= Requirement =
Reproduce, exactly and in full, only the lines below from the one containing "Data e hora: 05/07, de" through the one containing "Mordamir. Du denkst".

[Collected data entries]
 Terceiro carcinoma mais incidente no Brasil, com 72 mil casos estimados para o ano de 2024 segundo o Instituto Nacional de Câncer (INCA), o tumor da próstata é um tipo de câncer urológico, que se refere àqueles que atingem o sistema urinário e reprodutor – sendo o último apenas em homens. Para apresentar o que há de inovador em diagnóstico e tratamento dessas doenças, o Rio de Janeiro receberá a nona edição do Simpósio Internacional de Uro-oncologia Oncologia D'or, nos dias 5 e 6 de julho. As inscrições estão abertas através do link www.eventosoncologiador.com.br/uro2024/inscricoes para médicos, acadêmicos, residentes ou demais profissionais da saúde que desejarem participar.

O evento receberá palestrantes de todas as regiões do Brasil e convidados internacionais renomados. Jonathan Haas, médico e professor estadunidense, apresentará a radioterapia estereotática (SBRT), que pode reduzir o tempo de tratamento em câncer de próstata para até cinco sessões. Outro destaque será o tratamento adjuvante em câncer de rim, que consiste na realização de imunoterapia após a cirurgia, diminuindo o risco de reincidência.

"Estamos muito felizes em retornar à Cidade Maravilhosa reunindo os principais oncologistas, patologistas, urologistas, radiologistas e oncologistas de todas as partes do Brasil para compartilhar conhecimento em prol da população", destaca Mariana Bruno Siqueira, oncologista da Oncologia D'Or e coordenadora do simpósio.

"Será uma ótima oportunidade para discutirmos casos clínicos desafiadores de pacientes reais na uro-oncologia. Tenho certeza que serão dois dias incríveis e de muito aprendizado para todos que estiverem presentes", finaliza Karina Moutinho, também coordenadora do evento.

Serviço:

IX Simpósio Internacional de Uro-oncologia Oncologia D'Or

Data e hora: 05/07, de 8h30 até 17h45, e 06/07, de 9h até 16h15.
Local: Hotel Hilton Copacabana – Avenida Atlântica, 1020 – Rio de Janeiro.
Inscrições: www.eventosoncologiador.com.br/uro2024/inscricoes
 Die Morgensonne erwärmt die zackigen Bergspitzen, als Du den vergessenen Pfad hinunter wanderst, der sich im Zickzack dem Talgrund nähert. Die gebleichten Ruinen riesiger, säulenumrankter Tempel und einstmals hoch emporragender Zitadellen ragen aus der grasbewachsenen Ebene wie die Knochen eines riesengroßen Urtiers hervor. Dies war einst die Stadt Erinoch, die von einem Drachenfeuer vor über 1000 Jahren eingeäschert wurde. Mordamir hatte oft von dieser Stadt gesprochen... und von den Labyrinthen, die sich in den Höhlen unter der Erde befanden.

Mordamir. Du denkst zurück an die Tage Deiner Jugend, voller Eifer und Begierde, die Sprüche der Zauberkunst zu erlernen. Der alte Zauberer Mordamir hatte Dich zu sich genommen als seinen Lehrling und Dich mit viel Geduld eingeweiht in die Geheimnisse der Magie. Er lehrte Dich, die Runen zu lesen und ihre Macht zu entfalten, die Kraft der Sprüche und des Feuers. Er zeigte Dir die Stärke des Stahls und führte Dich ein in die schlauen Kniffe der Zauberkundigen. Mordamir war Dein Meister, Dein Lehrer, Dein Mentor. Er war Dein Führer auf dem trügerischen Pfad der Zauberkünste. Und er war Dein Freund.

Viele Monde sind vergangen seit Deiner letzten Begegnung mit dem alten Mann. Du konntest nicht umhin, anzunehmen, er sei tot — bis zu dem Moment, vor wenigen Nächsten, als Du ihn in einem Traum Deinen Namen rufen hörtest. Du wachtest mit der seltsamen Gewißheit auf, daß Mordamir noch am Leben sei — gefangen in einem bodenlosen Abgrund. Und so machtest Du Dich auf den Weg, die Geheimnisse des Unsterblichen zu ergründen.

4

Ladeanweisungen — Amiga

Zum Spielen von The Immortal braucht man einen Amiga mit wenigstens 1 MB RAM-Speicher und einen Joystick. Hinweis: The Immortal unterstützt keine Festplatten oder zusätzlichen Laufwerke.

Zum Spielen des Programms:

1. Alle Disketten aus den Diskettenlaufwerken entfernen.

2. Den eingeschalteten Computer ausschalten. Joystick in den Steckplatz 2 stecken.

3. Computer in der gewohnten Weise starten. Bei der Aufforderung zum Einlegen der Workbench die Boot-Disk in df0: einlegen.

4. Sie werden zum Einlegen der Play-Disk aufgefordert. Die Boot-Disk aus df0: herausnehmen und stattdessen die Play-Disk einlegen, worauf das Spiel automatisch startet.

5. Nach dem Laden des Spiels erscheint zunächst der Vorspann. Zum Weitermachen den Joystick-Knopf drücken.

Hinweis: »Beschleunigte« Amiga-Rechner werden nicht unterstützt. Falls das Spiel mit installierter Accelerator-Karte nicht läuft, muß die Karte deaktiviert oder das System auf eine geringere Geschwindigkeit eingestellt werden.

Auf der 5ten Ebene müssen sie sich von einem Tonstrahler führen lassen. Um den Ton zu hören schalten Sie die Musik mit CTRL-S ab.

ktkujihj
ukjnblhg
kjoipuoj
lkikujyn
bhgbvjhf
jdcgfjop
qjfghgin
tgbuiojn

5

= Result =
Data e hora: 05/07, de 8h30 até 17h45, e 06/07, de 9h até 16h15.
Local: Hotel Hilton Copacabana – Avenida Atlântica, 1020 – Rio de Janeiro.
Inscrições: www.eventosoncologiador.com.br/uro2024/inscricoes
 Die Morgensonne erwärmt die zackigen Bergspitzen, als Du den vergessenen Pfad hinunter wanderst, der sich im Zickzack dem Talgrund nähert. Die gebleichten Ruinen riesiger, säulenumrankter Tempel und einstmals hoch emporragender Zitadellen ragen aus der grasbewachsenen Ebene wie die Knochen eines riesengroßen Urtiers hervor. Dies war einst die Stadt Erinoch, die von einem Drachenfeuer vor über 1000 Jahren eingeäschert wurde. Mordamir hatte oft von dieser Stadt gesprochen... und von den Labyrinthen, die sich in den Höhlen unter der Erde befanden.

Mordamir. Du denkst zurück an die Tage Deiner Jugend, voller Eifer und Begierde, die Sprüche der Zauberkunst zu erlernen. Der alte Zauberer Mordamir hatte Dich zu sich genommen als seinen Lehrling und Dich mit viel Geduld eingeweiht in die Geheimnisse der Magie. Er lehrte Dich, die Runen zu lesen und ihre Macht zu entfalten, die Kraft der Sprüche und des Feuers. Er zeigte Dir die Stärke des Stahls und führte Dich ein in die schlauen Kniffe der Zauberkundigen. Mordamir war Dein Meister, Dein Lehrer, Dein Mentor. Er war Dein Führer auf dem trügerischen Pfad der Zauberkünste. Und er war Dein Freund.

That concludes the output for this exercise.